It’s Friday night and there is only one place I want to be. A couple of my best friends and former roommates are going out tonight and I just want to be right there with them. I want to catch up on old times and simply just be there. I wish things were how they used to be but times have changed. So tonight I’ll spend the night alone and just have to reflect back on those good times. I’m stranded here in my apartment. I can’t drive anywhere. Even if I had a car I could not press down the gas. I have to be driven everywhere in my van and tonight that’s just not an option.
I miss the days where I could just be spontaneous and do whatever I wanted. I could just jump in my car and head to wherever I wanted to get go. I would not have to worry about steps and whether or not I could get into a place. I used to be down to do just about anything and I could do just about anything. But now there are too many restrictions and that sometimes drives me insane. I see students walking around campus going from party to party. I would tag along with them but I can’t even get up the steps which are literally on every single house on campus. It breaks my heart to think about all that I am missing out on.
I got a new friend and neighbor who is now 30 and has been a chair his entire life. I asked him what he thought was worse which was being in a wheelchair your entire life or having those experiences of walking and running and everything an able-bodied person can do and then losing it all. He told me that my situation was worse. He doesn’t know what he’s missing out on. I don’t really know if I agree but I do think it makes it harder to deal with. He can’t believe how comfortable I am in a wheelchair after only a year and a half and he’s been doing it his whole life and he still struggles with it. He says said I’m the 1st person in a wheelchair that he can actually stand. He says that most are just so bitter about their situation that they are hard to be around or they just don’t do anything with themselves. When he’s with me he says he does not feel like he’s hanging out with someone in a wheelchair. He doesn’t even see the chair and I hope that goes for everyone else. See me for who I am and not for what happened to me. I’m still the same person that I’ve always been.

Given data -
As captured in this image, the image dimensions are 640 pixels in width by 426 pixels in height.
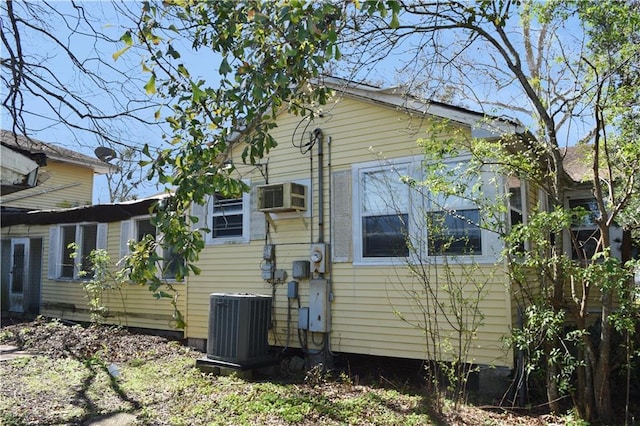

Instructions to follow -
In the passage about Friday night, give the part from "It’s Friday night" to "not an option." again, changing "apartment" to "dorm room".

Result for this exercise -
It’s Friday night and there is only one place I want to be. A couple of my best friends and former roommates are going out tonight and I just want to be right there with them. I want to catch up on old times and simply just be there. I wish things were how they used to be but times have changed. So tonight I’ll spend the night alone and just have to reflect back on those good times. I’m stranded here in my dorm room. I can’t drive anywhere. Even if I had a car I could not press down the gas. I have to be driven everywhere in my van and tonight that’s just not an option.